The reason why men find women with lustrous hair sexy is because thick hair represents a high level of estrogen, indicating, evolutionarily speaking, that the woman is a good mate for procreation of the species. The same goes for lips. Fuller lips indicate higher levels of estrogen. As women get older and their estrogen levels fall, their lips shrink just like the rest of them.
I interned with an acupuncturist for a couple of years and she was obsessed with lips. In Chinese medicine, lips refer to the spleen, which is a junior organ in allopathy but a heavyweight in Traditional Chinese Medicine (TCM). If your spleen is healthy, then you are in good shape. Dry lips indicated wind-heat, while too-red lips indicated that the Yin was deficient. And so it went. I think my attention to lips began in that acupuncturist’s office.
Dinosaurs didn’t have lips. Or if they did, they would have required a lot of lip balm. Chimps and gorillas have glorious lips as do most primates. About reptilian lips, the less said the better.
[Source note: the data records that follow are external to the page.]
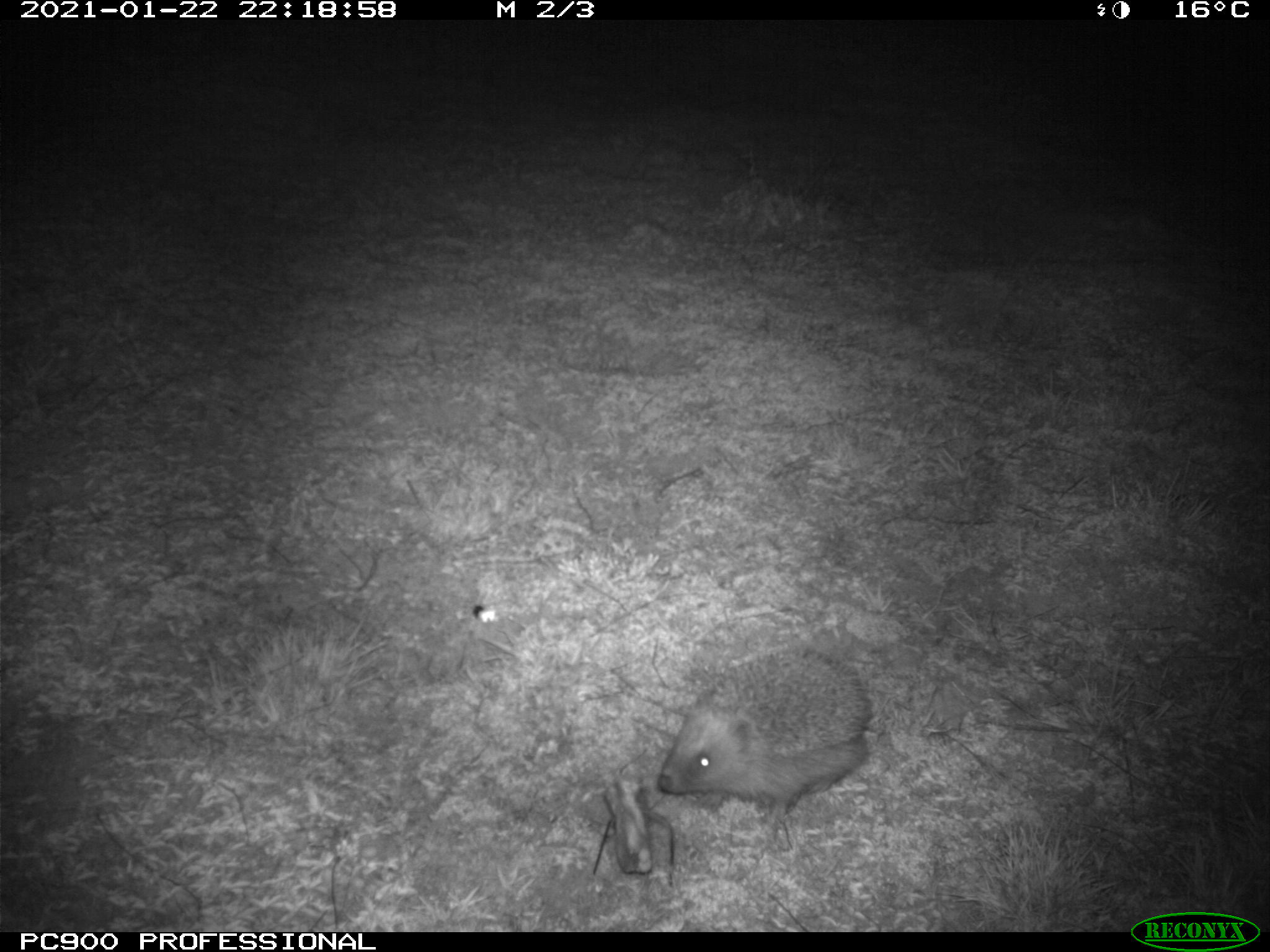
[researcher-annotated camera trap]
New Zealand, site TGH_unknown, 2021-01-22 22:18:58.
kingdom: Animalia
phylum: Chordata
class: Mammalia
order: Eulipotyphla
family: Erinaceidae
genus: Erinaceus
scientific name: Erinaceus europaeus europaeus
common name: european hedgehog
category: hedgehog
Fish have fantastic lips and angelfish have the best of all. In fact, a common veterinary problem with angelfish is that their already-pouty lips swell up. Seriously.
The most common entreaty with respect to lips is not the dignified “breathe” that the nose commands; the pithy “pay attention” that we address the ear with; or even the plaintive “close your eyes” that we tell our sight organs. For the lips, it is the rude “shut up”. So I will, ladies and gentlemen. Thanks for your time.